What is expected: From the line with "Identify the solar" through the final line, transcribe the material below character for character; include no other lines.

Data:
↓↓↓

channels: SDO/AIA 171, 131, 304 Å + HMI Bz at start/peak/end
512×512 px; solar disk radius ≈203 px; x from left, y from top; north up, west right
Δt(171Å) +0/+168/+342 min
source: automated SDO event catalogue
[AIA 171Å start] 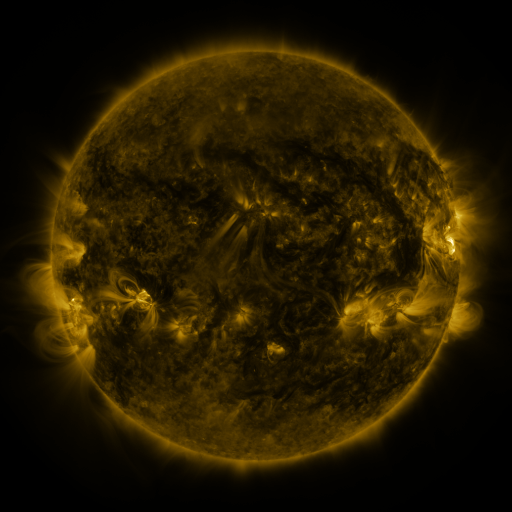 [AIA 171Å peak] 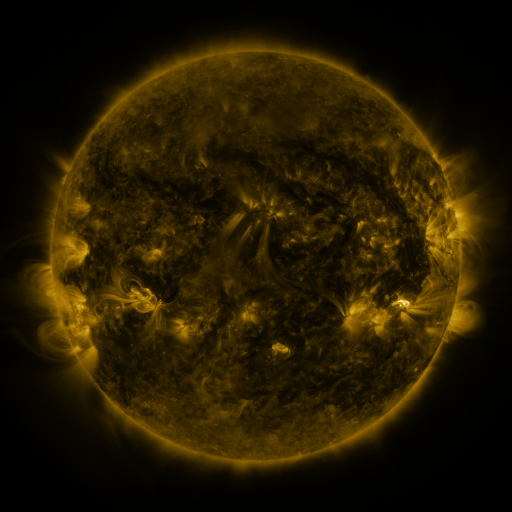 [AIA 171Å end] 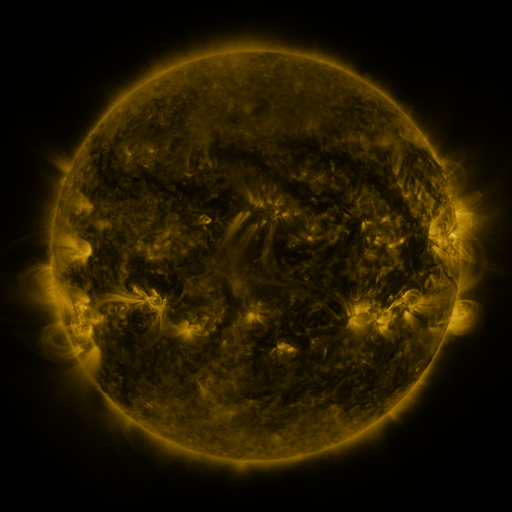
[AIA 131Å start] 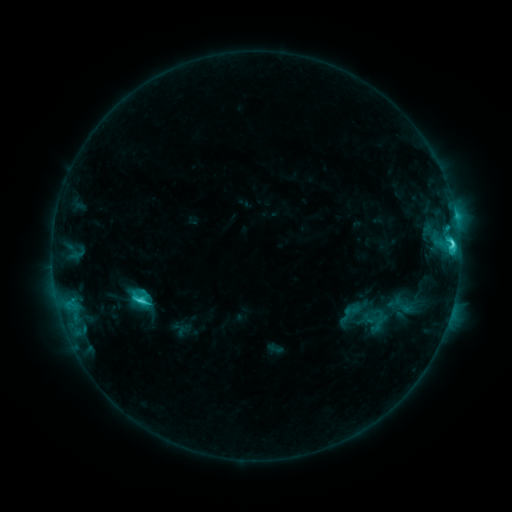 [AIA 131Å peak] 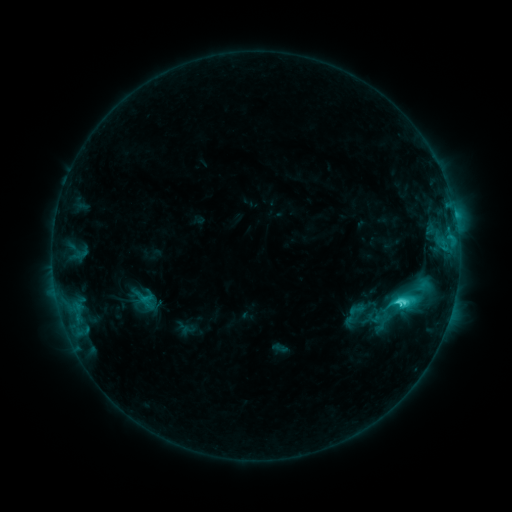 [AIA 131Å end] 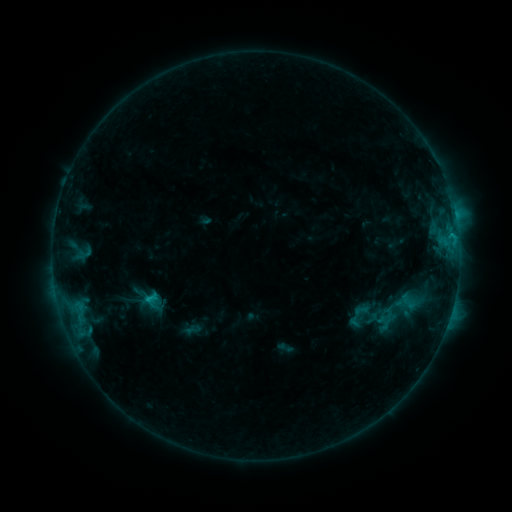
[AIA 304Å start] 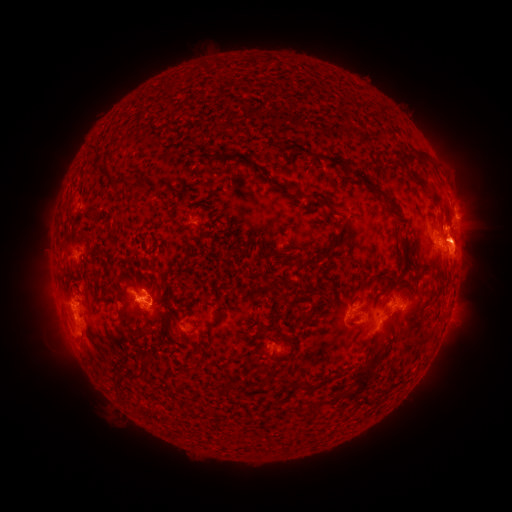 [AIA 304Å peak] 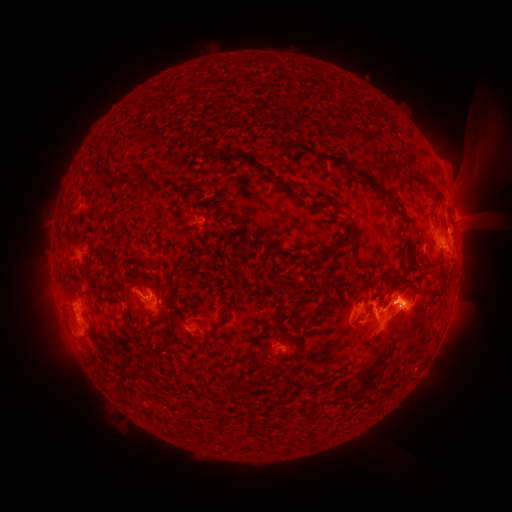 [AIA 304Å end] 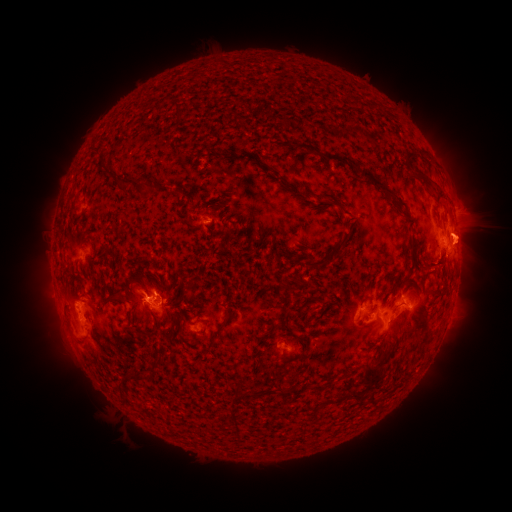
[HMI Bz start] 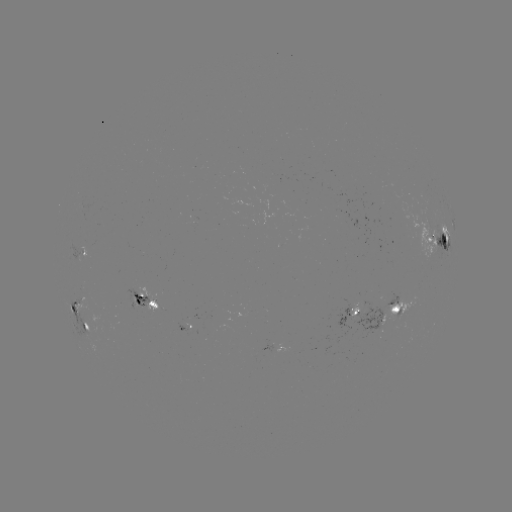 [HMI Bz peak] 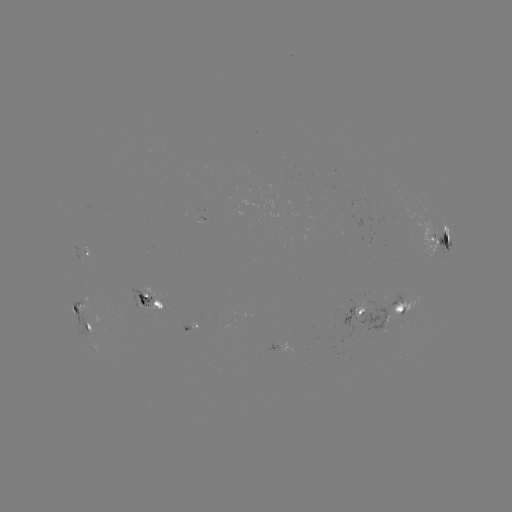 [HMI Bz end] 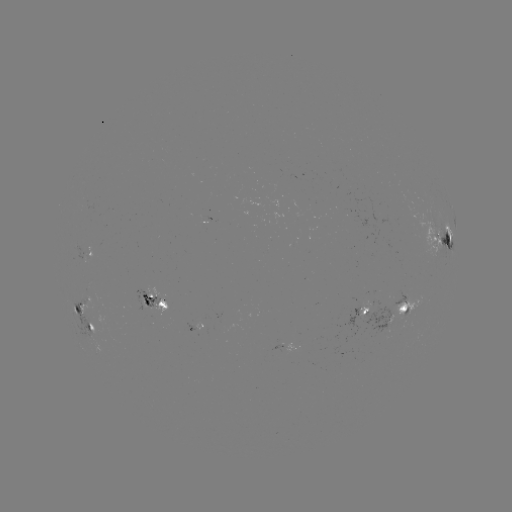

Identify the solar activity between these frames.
filament eruption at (447, 176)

↑↑↑

Completed exercise:
Identify the solar activity between these frames.
filament eruption at (447, 176)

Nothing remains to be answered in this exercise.